===== TEXTE

À 23 ans, Jacqueline a souvent changé d’emploi.
Il y a environ six mois, elle a fait un stage de trois mois dans une multinationale. Ensuite, elle a travaillé dans une petite entreprise technologique qui fait de l’externalisation. Aujourd’hui, elle travaille à temps partiel dans une autre startup technologique naissante, tout en jonglant avec deux autres emplois. Cependant, Jacqueline ne s’installe pas. Elle envisage de repartir de plus belle.
« Est-ce que je regrette d’avoir changé d’emploi ? Non », a assuré Jacqueline. « Chaque fois que je change de job, je gagne un peu en sagesse. Ma vision et ma mission deviennent plus claires. »
« Et je ne gaspille rien : toutes les compétences que j’ai acquises dans mon emploi précédent s’intègrent parfaitement à mon nouveau rôle. C’est comme un effet composé : mon panier de compétences s’élargit de plus en plus. »
Changement de génération
Il fut un temps où il était normal que les employés restent dans la même entreprise pendant toute leur carrière. Les employeurs voyaient d’un mauvais œil le fait de quitter souvent son emploi. Ils y voyaient un signe d’incohérence, de manque de fiabilité et de loyauté. Le recrutement, la formation et l’intégration d’un nouveau salarié est un processus coûteux. Les employeurs n’étaient pas disposés à investir ce temps sur un employé incapable de tenir sur le long terme.
Mais des changements notables sont intervenus au début du XXIe siècle, lorsque la crise économique de 2008 a entraîné la perte d’emplois pour des millions de personnes et que les nouvelles technologies ont eu un impact considérable sur le lieu de travail. Pour les milléniaux, nés entre 1980 et 1996, le changement d’emploi est devenu la nouvelle normalité. Les données du Bureau of Labor Statistics des États-Unis pour 2022 montrent que les travailleurs âgés de 25 à 34 ans restent en moyenne 2,8 ans dans une entreprise, contre 9,8 ans pour les travailleurs âgés de 55 à 64 ans.

==========

CONSIGNES:
#1 D'après le texte sur le changement d'emploi, combien d'années les travailleurs de 25 à 34 ans restent-ils en moyenne dans une entreprise ?
#2 Dans le texte sur le changement d'emploi, recopiez mot pour mot le passage qui va de « Il y a environ » jusqu'à « de plus belle. ».
#3 Réécrivez sous forme de liste le paragraphe du texte sur le changement d'emploi qui commence par « Il fut un temps où », en conservant ses faits principaux.

===== MATÉRIEL FOURNI

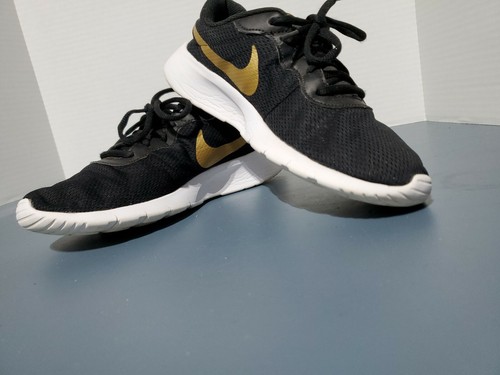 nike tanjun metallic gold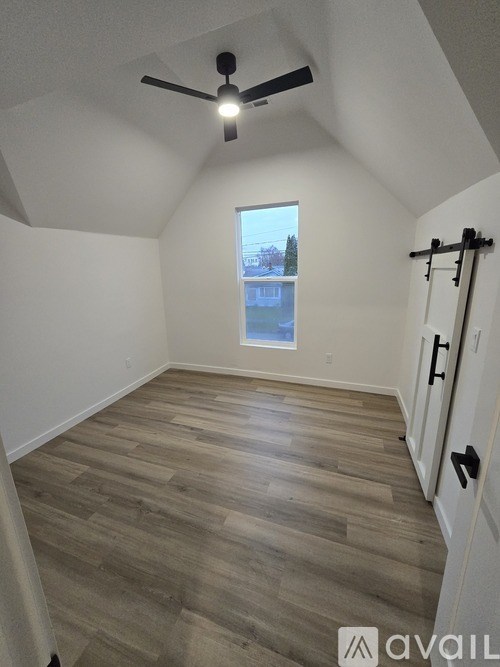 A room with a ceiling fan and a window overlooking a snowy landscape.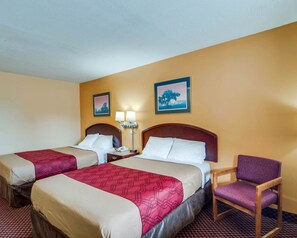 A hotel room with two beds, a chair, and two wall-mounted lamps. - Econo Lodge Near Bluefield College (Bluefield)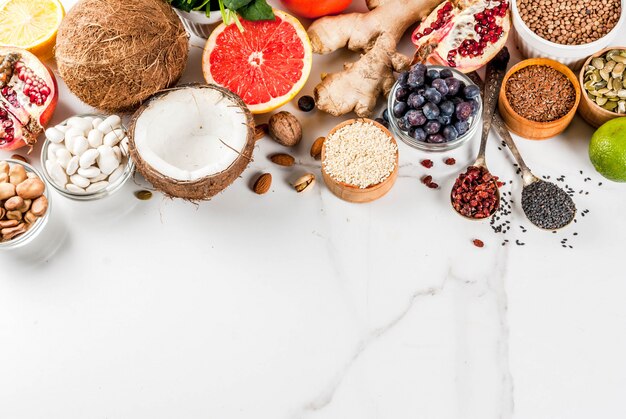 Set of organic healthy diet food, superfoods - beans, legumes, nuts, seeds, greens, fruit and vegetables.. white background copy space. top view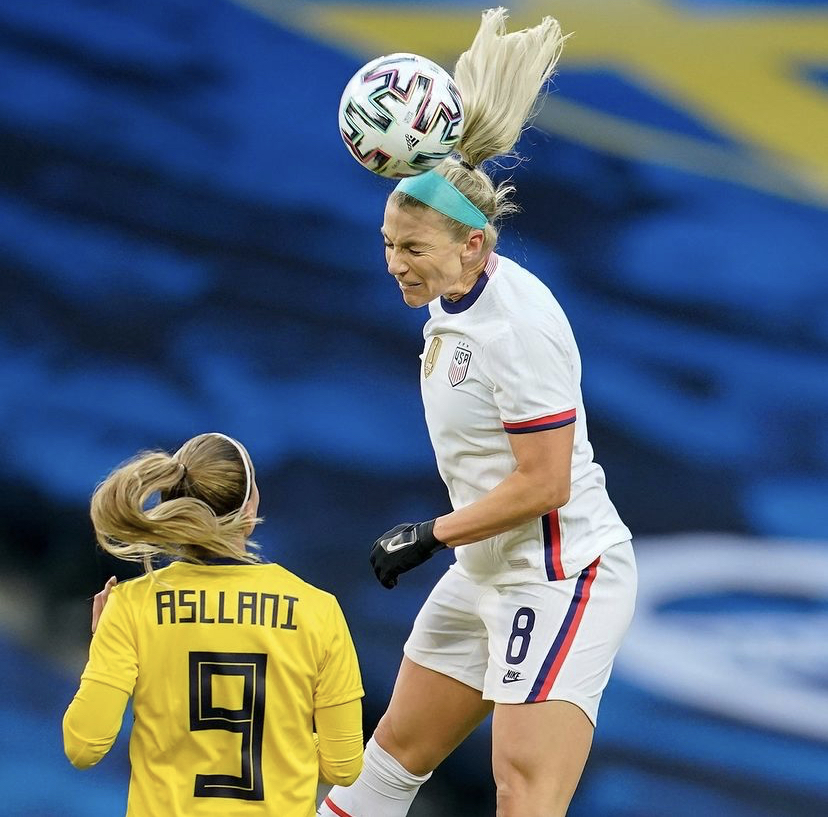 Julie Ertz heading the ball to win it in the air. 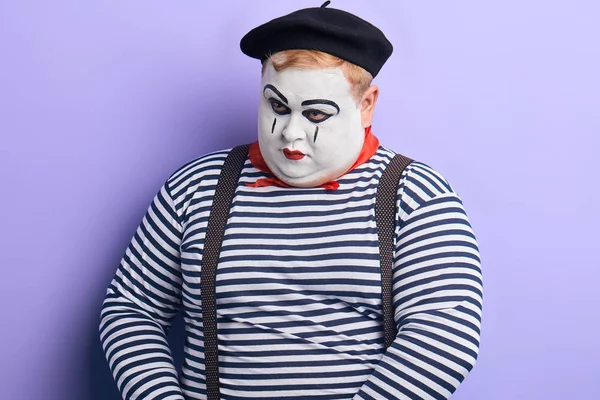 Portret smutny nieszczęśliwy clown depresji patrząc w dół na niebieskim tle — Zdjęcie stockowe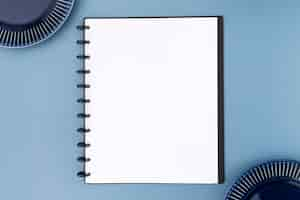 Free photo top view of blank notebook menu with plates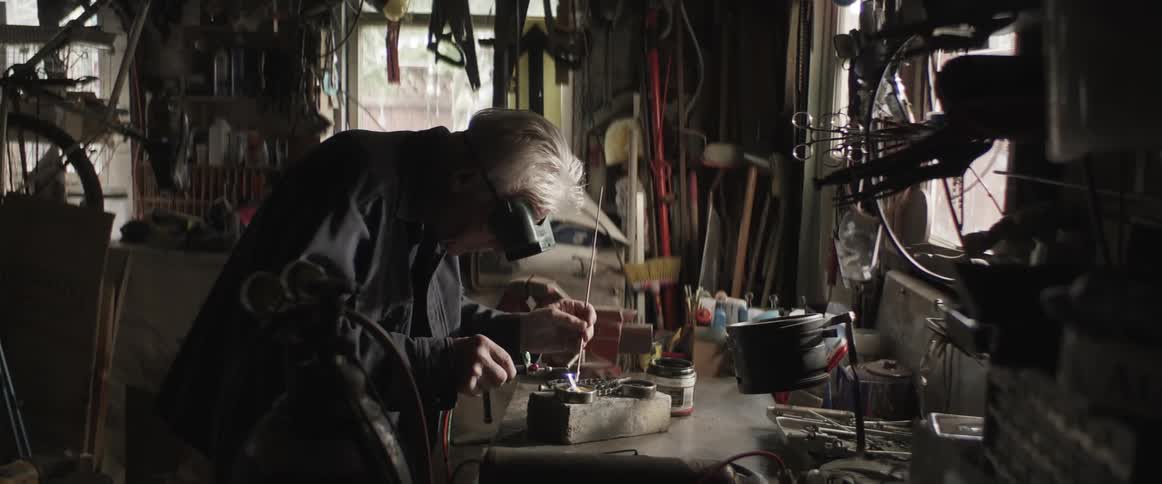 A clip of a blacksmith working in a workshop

==========
===== MATÉRIEL FOURNI

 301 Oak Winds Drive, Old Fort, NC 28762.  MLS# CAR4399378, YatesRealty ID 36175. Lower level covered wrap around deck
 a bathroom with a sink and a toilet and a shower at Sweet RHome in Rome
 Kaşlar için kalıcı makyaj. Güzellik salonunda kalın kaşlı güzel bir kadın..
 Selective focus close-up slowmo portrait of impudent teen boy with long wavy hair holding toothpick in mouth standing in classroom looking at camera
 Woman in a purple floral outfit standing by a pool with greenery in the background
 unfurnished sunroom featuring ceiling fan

==========
===== MATÉRIEL FOURNI

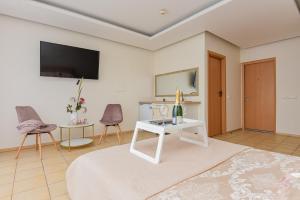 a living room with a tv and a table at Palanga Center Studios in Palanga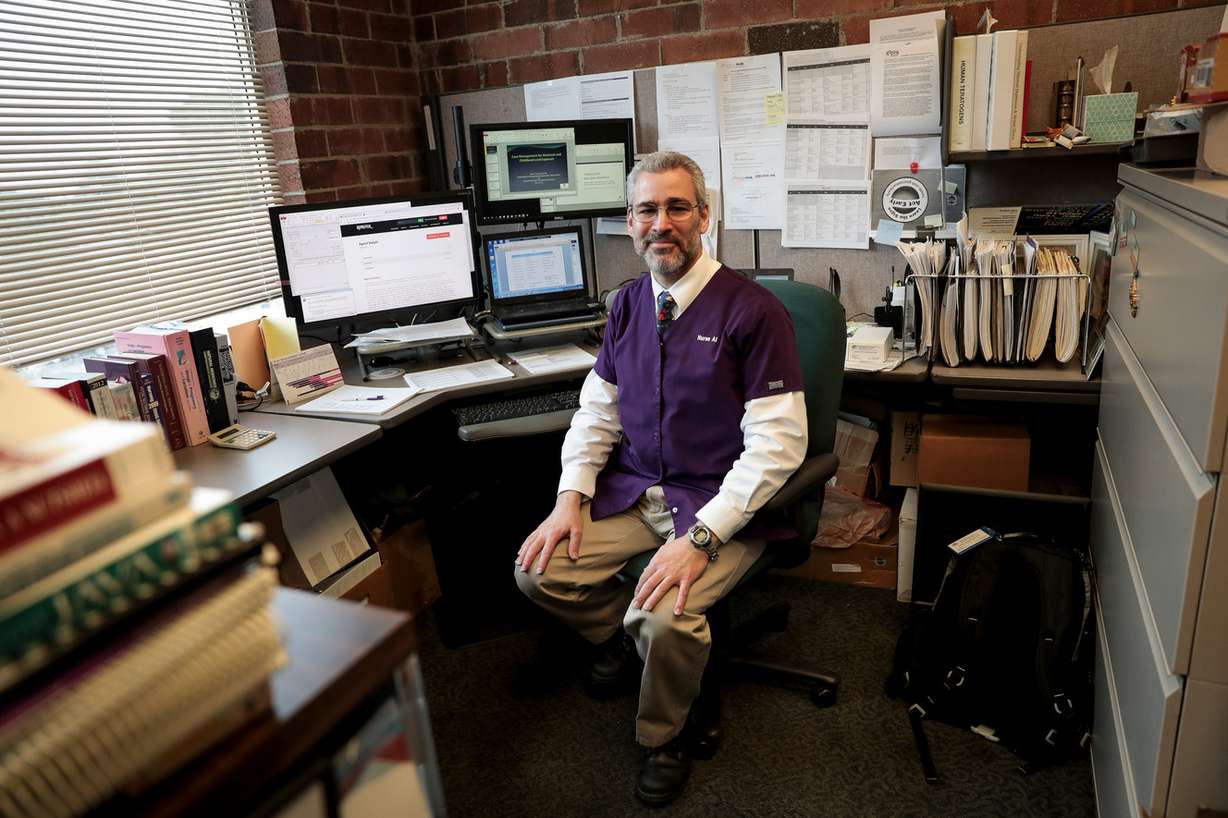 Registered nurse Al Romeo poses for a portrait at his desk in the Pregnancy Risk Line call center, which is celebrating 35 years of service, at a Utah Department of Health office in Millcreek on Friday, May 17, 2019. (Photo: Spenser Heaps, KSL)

==========

CORRIGÉ:
#1 En moyenne 2,8 ans, selon les données de 2022 du Bureau of Labor Statistics des États-Unis.

#2
Il y a environ six mois, elle a fait un stage de trois mois dans une multinationale. Ensuite, elle a travaillé dans une petite entreprise technologique qui fait de l’externalisation. Aujourd’hui, elle travaille à temps partiel dans une autre startup technologique naissante, tout en jonglant avec deux autres emplois. Cependant, Jacqueline ne s’installe pas. Elle envisage de repartir de plus belle.

#3
- Autrefois, il était normal que les employés restent dans la même entreprise pendant toute leur carrière.
- Les employeurs voyaient d'un mauvais œil les changements fréquents d'emploi, qu'ils jugeaient comme un signe d'incohérence, de manque de fiabilité et de loyauté.
- Recruter, former et intégrer un nouveau salarié coûte cher.
- Les employeurs refusaient donc d'investir ce temps dans un employé incapable de tenir sur le long terme.